# Introduction
This homework consists of two parts: in the first part, you will solve problems using the material from the lectures; in the second part you will get started with [PyTorch](https://pytorch.org/docs/stable/index.html). 

The first section consists of three problems:
1. [Huffman algorithm](https://en.wikipedia.org/wiki/Huffman_coding) for encoding symbols  
    __Note__: For this problem, you are not required to submit any code; however, you might find it faster/more convenient to implement the algorithm yourself.
2. [Documents representation](https://en.wikipedia.org/wiki/Bag-of-words_model) and similarity metrics  
    __Note__: For this problem, the starter code is written for you. Complete the missing parts to answer the questions.
3. Formulation of NLP tasks in terms of Machine Learning  
    __Note__: You don't need to submit any code for this problem.

In the second section, you will be asked to complete the missing code that aims to parse and format the input data. Upon completion of the assignment, you will have a dataset that is ready to be loaded in a [model](https://en.wikipedia.org/wiki/Word2vec) that you will be training in the next homework. Feel free to use your code in further homeworks and in your project.

__You will need__ to have the following libraries installed (please make sure you followed the installation instructions in the class repository to install them):
- [NLTK](http://www.nltk.org/)
- [NumPy](http://www.numpy.org/)
- [PyTorch](https://pytorch.org/)


__You will learn:__
- How to represent documents in a numeric form
- How to use different similarity metrics used in NLP
- How to formulate a given problem as a machine learning problem
- Basics of PyTorch data loading and processing
  - How to convert input data to numeric representation
  - How to use built-in `Dataset` and `DataLoader` classes

Once you complete this assignment, submit it as:

`submit arum hw2 <name_of_your_notebook> <additional_files>`


In [None]:
# Make sure that execution of this cell doesn't return any errors. If it does, go the class repository and follow the environment setup instructions
import string
from queue import PriorityQueue
from collections import defaultdict, Counter

import numpy as np
import torch
from torch.utils.data import Dataset, DataLoader
from nltk import word_tokenize

# Theoretical problems

## Problem 1. Huffman code
_Headi_ is an artificially created language that uses the only the first 10 letters
English alphabet. The following is a table of relative frequencies of symbols in
Headi text:

|Letter|Frequency|Letter|Frequency|
|---|---|---|---|
|a|8.1%|g|0.7%|
|b|1.4%|h|4.0%|
|c|2.7%|i|7.4%|
|d|4.2%|j|9.0%|
|e|12.7%|space|43.8%|
|f|6.0%|

__Instructions__:

For this problem, please do the following:

 1. Paste your answers to the following questions into the notebook; if you write any code for this problem, please also include it.
 2. Submit the diagram of the resulting tree; please submit this electronically; it could just be a scan or a photo of a hand-drawn diagram, submitted as a separate file.

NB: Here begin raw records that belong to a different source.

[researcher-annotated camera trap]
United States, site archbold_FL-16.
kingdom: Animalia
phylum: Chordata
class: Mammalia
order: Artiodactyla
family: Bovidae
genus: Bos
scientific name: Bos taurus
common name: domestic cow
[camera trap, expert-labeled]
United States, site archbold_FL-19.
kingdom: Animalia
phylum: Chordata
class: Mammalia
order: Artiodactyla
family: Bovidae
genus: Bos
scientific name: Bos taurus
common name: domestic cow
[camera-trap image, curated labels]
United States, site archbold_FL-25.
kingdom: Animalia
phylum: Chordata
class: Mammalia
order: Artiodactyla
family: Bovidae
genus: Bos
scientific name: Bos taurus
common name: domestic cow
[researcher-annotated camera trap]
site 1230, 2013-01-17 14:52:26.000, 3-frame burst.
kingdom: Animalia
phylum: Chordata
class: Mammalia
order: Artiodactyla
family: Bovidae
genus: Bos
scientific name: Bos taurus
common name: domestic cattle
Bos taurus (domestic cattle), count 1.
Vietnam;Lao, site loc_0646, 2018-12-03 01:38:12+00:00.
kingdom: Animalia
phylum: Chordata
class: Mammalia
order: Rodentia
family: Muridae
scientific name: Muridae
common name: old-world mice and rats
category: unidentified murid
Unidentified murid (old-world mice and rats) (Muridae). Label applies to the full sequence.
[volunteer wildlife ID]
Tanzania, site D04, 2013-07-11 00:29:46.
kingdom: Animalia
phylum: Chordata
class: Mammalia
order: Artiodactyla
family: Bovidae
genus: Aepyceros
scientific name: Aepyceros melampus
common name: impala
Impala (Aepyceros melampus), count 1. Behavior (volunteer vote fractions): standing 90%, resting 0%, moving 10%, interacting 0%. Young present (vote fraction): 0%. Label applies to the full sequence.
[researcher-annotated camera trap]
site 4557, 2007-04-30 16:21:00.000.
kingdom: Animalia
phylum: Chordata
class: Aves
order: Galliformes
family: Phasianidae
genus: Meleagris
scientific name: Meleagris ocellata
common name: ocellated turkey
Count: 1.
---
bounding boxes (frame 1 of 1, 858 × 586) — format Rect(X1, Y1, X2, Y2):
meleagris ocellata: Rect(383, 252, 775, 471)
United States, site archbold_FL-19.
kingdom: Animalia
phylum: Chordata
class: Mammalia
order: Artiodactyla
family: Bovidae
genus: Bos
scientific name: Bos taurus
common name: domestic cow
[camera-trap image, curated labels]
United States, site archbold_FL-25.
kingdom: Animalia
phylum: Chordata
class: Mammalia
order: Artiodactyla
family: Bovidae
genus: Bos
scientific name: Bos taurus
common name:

#### 1.1 Build a Huffman code for this language. Show your work.
__Note__: if you want to implement Huffman algorithm, you might find `PriorityQueue` class of the `queue` library useful.


### 1.2 Record the word "Headi" using the resulted code

__YOUR ANSWER HERE__

### 1.3 What is the expected length of an encoded message consisting of 100 letters?

__YOUR ANSWER HERE__

###  1.4 What is the entropy of the probability distribution over Headi symbols?

__YOUR ANSWER HERE__

###  1.5 Jansen-Shannon divergence

[Jansen-Shannon divergence](https://en.wikipedia.org/wiki/Jensen%E2%80%93Shannon_divergence) is a measure of similarity between two probability distributions. It is widely used in machine learning in general and NLP in particular.

_Idaeh_ and _Iliat_ are two other languages that use only the first 10 letters of the
English alphabet. Below are the tables of relative frequencies of symbols in
Idaeh and Iliat texts:

_Idaeh_

|Letter|Frequency|Letter|Frequency|
|---|---|---|---|
|a|7.1%|g|0.7%|
|b|2.4%|h|3.0%|
|c|2.7%|i|8.4%|
|d|3.2%|j|9.0%|
|e|14.7%|space|42.8%|
|f|6.0%|

_Iliat_

|Letter|Frequency|Letter|Frequency|
|---|---|---|---|
|a|1.1%|g|0.7%|
|b|8.4%|h|10.0%|
|c|2.7%|i|1.4%|
|d|4.2%|j|29.0%|
|e|12.7%|space|23.8%|
|f|6.0%|


__Question__:
Calculate the Jensen-Shannon divergence between each of these two languages and the _Headi_ language. Which language, Idaeh or Iliat, is closer to Headi in terms of Jensen-Shannon divergence (in other words, the divergence is lower)?

__YOUR ANSWER HERE__

## Problem 2. Computing similarity
In this problem you will learn about the simplest way to represent a single document and will practice finding similarities between two documents. Follow the instructions below to complete the missing code and answer the questions.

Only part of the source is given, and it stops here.